I’m a new investor to Nashville, TN.
I have wholesaled one deal ($20k profit), and just bought my first multi-family (3 apartments in East Nashville).
I am partnering up with my realtor on future endeavors (BRRRR, flipping, more and wholesale deals) and am wondering whether it’s worthwhile getting my own GC license.
I enjoy designing and creating, and while have no construction experience... am a little control freak, and haven’t had many good experiences with GC reliability / professionalism to date.
I know there are liability risks, etc. but I’d love to hear from other investors who have either got, or considered getting, their GC license as part of their overall investor strategy.
What were the factors you weighed up, and why did you choose the path you chose?
Ok get your GC license , work on your own flips and then make some real good money by doing projects for others .

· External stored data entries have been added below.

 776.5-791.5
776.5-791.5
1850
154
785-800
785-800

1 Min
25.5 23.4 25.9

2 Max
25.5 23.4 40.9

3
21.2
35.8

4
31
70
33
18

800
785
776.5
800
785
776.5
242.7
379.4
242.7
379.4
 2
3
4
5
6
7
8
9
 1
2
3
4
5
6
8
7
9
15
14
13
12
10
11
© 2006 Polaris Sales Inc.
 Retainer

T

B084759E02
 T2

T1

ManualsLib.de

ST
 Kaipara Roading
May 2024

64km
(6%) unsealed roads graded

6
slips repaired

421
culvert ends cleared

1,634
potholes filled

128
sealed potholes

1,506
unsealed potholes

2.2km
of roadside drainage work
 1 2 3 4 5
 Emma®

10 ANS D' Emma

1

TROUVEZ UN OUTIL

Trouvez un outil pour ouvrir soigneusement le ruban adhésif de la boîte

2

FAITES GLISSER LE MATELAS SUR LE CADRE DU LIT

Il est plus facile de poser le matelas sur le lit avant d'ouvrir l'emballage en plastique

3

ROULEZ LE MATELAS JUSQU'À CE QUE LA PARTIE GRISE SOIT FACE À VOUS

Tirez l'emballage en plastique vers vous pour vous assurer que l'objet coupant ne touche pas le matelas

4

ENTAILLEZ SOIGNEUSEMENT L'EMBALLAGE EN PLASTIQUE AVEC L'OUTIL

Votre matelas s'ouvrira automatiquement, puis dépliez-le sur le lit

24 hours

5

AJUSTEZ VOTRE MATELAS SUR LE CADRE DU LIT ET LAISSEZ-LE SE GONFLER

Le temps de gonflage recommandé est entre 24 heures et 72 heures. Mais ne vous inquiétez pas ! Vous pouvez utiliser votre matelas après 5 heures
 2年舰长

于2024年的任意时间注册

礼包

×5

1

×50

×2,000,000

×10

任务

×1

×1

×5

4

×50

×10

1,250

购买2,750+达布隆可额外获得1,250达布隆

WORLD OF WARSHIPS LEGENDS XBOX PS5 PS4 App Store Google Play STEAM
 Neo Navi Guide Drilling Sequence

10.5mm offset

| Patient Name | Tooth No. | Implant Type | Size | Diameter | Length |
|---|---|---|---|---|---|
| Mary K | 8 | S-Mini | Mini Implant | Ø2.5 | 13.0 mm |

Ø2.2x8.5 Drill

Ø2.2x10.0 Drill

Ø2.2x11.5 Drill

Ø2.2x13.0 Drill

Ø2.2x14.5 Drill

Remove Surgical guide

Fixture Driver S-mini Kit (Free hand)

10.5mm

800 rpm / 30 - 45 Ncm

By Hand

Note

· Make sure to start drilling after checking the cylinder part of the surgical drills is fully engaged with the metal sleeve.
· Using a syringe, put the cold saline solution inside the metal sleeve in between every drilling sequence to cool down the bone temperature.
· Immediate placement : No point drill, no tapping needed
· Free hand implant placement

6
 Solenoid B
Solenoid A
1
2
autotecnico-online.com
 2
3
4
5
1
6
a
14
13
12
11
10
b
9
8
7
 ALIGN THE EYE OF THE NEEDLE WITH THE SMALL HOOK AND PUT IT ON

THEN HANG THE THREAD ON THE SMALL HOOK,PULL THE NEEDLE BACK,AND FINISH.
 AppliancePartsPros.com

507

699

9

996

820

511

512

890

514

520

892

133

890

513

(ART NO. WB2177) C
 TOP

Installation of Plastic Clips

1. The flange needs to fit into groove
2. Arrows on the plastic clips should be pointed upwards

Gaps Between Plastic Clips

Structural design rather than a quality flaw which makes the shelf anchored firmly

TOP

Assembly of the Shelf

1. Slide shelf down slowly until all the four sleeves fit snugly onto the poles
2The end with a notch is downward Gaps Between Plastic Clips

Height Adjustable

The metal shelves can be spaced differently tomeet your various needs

You can make as much or more being the contractor on a job without risking any of your money , than buying and flipping . A good GC is simply someone who has a lot of great subs , and excellent scheduling skills
@Matt Hoiles , Getting a G.C license to do your own flips seems like a great ideal..., at first. You said that you are a "control freak" this and flipping is a not a good combo. The money made in flipping is the turn around time. If your stuck in the trenches hanging sheet rock, painting or some other type of trade then your not out finding the deals to keep your business moving forward. If you want to get a C.G license so you can manage the job site then you may be wasting your time. You don't need to be G.C to manage, most city's allow Owner/Builder to pull permits and hire subs. Having no construction back ground will make passing the test difficult. Of course there are classes you can take to pass but your time will be best spent studying the R.E investing strategies. I think I am qualified to give you this advise because I am a G.C and have been in construction for 30 yrs and I also own a R.E Investing Company. I've done both, I use other G.C's and I have also used my own crews to do work on my flips, it take to much of energy and time to manage my crews while buying/selling properties at the same time and I have been in the game for 30 years.
@Matt Hoiles I think you have to weigh your costs and the benefit to you. If you are not going to monetize the asset of a GC license (e.g. becoming a contractor for investors, build the company up to free time to not have to oversee every project, etc.) then you are better off not wasting the time and money getting one. I hear the same thing from people who talk about saving themselves some money by getting their Realtors license. The truth is, the time and money you spend on such endeavors is often better spent towards analyzing deals and building your investment buisness.
The more individual tasks you take on the fewer projects you are allowing yourself to do. The people how are truly successful in this, indeed in any business, are the people who automate and pull back from the systems they build to see if they really work without them.
As a final point I would say that a creative eye is a useful tool but it isn't something you should hang a hat on. You would be better served trading it for the math. Build as close to cookie cutter as you can so that you minimize your expenses and maximize the appeal to the broadest base of potential buyers/renters. You're not aiming to be an interior designer you are aiming at being an investor. Decorate in your life automate in your business.
GCing for other people will be frustrating at best and unprofitable. Unless you're willing to invest in the equipment, constantly look for even somewhat skillfull people and hire an experienced manager (since you have none), I would focus on your own projects. And keeping crews together in-between jobs is a job in itself. You don't need a license to GC (manage) your own work. I manage all my own projects ( keeping the crews moving, picking up materials, clean outs, clean-ups, doing all the little things contractors ALWAYS leave undone, authorizing changes along the way that reduce costs and increase value, etc). I've saved 10,000's with this strategy over the years. I know that your thinking sounds good on paper but decide to either be in real estate or in contracting.
My thoughts was not necessarily to be in the trenches hanging sheet rock, but rather overseeing the projects and building deal flow to keep a reliable and high quality crew busy, and at my disposal for my investment opportunities as they arise. This would mean acting as GC for other investors early on, but aiming to keep them full utilized on my own deals down the track.
My partner who's a realtor is spending her time going out and finding deals, given my finance-background, I'll be focused on assessing each deal from a financial standpoint, but also found the construction-side attractive.
My thoughts are for the next couple of rehabs we do, I'll use outside contractors, but look to learn from them, and re-assess whether the GC decision makes sense at a later point.
Thanks again for your input!
@Matt Hoiles getting your GC license in TN requires quite a few hoops - 3 years of experience, passing an annoyingly hard test, and carrying things like worker's comp insurance. I am getting mine right now. Upfront costs are high and they actually expect you to report that experience.
@Ryan Stahr which level of GC license are you going for? BC, BC-A or BC-A/R?